This is an example of output when some error happened:
...
Test-Case 2 - Switching CPUs at runtime
Switched to CPU2
Switched to CPU1
Test-Case 3 - Retrieving RDTSC values for CPUs
RDTSC for CPU1 : 10124080002908
RDTSC for CPU2 : 10124080010328
RDTSC Difference: 7420 ( RDTSC2 - RDTSC1 )
dwThreadAMPrev1 : 1 ( Processing Error if 0 )
dwThreadAMPrev2 : 0 ( Processing Error if 0 ) // <= It was a simple verification that error processing works
...

** A question to Roman Dementiev (Intel) **

Is there an Intel document that describes TSC related solutions / issues in a multi-core system?

Best regards,
Sergey

>>>It is good to know that my number looks right.>>>
Good job:)

>>>RDTSC Difference: 7420 ( RDTSC2 - RDTSC1 )>>>
These results could be polluted by arbitrary context thread(even your thread) running driver's ISR and DPC routines and also some kernel mode time critical components
could postpone your processing loop.
In order to minimize this dependency run your tests(not RDTSC for-loop) 1e4 or 1e5 times and average the results.

Hi Iliya,

>>>>RDTSC Difference: 7420 ( RDTSC2 - RDTSC1 )
>>>>...
>>>>dwThreadAMPrev2 : 0 ( Processing Error if 0 ) // <= It was a simple verification that error processing works

>>>>RDTSC Difference: 7420 ( RDTSC2 - RDTSC1 )
>>
>>These results could be polluted by arbitrary context thread(even your thread)...

'7420' is a wrong number anyway because in that case I tried to switch processing to a CPU that doesn't exists ( CPU #8 ). I simply wanted to see that error processing works.

>>>'7420' is a wrong number anyway because in that case I tried to switch processing to a CPU that doesn't exists ( CPU #8 ). I simply wanted to see that error processing works.>>>

Misunderstood your post:)

I have not found anything in these Intel manuals that says a RDTSC value could be different for CPUs of some multi-core system.

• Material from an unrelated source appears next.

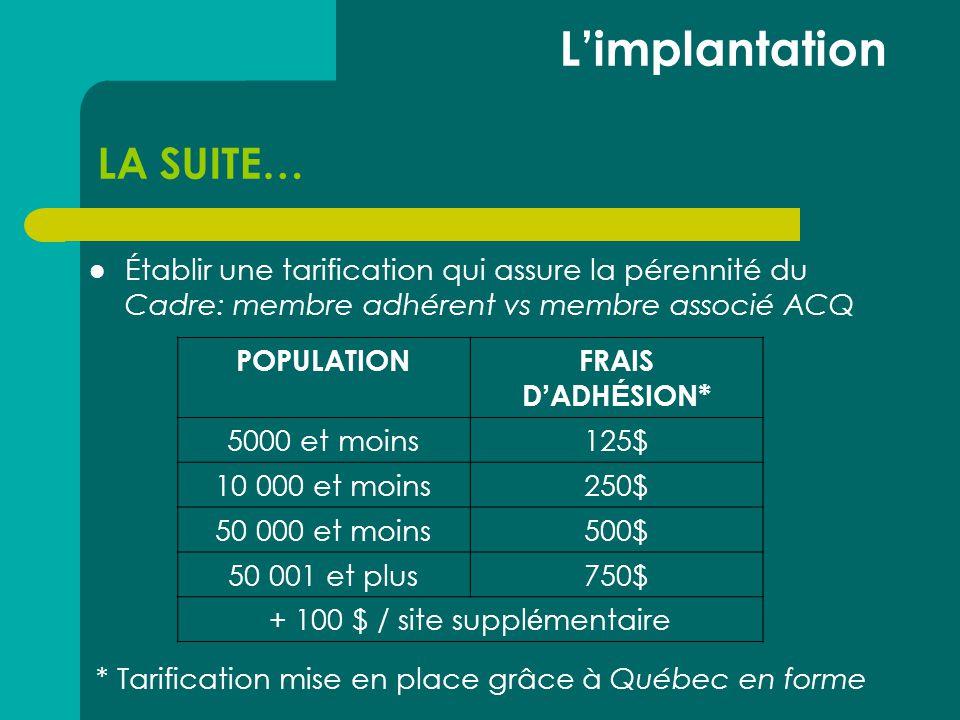 LA SUITE…  Établir une tarification qui assure la pérennité du Cadre: membre adhérent vs membre associé ACQ L'implantation POPULATIONFRAIS D ' ADH É SION* 5000 et moins125$ 10 000 et moins250$ 50 000 et moins500$ 50 001 et plus750$ + 100 $ / site suppl é mentaire * Tarification mise en place grâce à Québec en forme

** Intel(R) 64 and IA-32 Architectures Software Developer's Manual **
>> Volume 3A: System Programming Guide, Part 1 <<

...Chapter 7. MULTIPLE-PROCESSOR MANAGEMENT

** Intel(R) 64 and IA-32 Architectures Software Developer's Manual **
>> Volume 3B: System Programming Guide, Part 2 <<

...Chapter 18. DEBUGGING AND PERFORMANCE MONITORING
...
...18.17 COUNTING CLOCKS
...
Time-stamp counter - Measures clock cycles in which the physical processor is not in deep sleep. These ticks cannot be measured on a logical-processor basis.
...
...18.17.3 Incrementing the Time-Stamp Counter

>>>Time-stamp counter - Measures clock cycles in which the physical processor is not in deep sleep. These ticks cannot be measured on a logical-processor basis.>>>

So HT logical cores cannot be sampled with RDTSC instruction.I think that here is difference between logical HT cores with gp register and apic state and fully fledged cores with it own FPU and SIMD Vector units

But, if I got right, the invariant TSC in newer processors (17.13.1 in Vol.3) guarantees me TSC values been synchronized. Well, in older processors I can't still rely on TSC's of different cores without manual synchronization. Am I right?

Let's assume a call to a Win32 API function 'QueryPerformanceCounter' has to be done on a multi-core system. What value is it going to return? A TSC of CPU1, CPU2, CPU3, etc? Let's also assume that I don't set a CPU for execution explicitly.

I'll do another set of tests and I will try to predict a TSC value for a CPU2, for example.

'...Intel guarantees that the time-stamp counter will not wraparound within 10 years after being reset...'

I've calculated for a CPU with 3GHz clock speed a wraparound has to be ~194 years.

>>...Well, in older processors I can't still rely on TSC's of different cores without manual synchronization...

What about a RESET signal that sets a TSC to 0? Does it mean that on a multi-core system the RESET signal occurs at different times for different CPUs?

- T0 for CPU0
- T0+some-delay1 for CPU1
- T0+some-delay2 for CPU2, etc?

How is it possible? Could Intel Hardware Engineers clearly explain it?

>>>>Let's assume a call to a Win32 API function 'QueryPerformanceCounter' has to be done on a multi-core system. What value is it going to return? A TSC of CPU1, CPU2, CPU3, etc? Let's also assume that I don't set a CPU for execution explicitly.>>>

Probably TSC value of the CPU which executes current context thread which is in turn executing machine code of "QueryPerformanceCounter" .So it could be an arbitrary CPU.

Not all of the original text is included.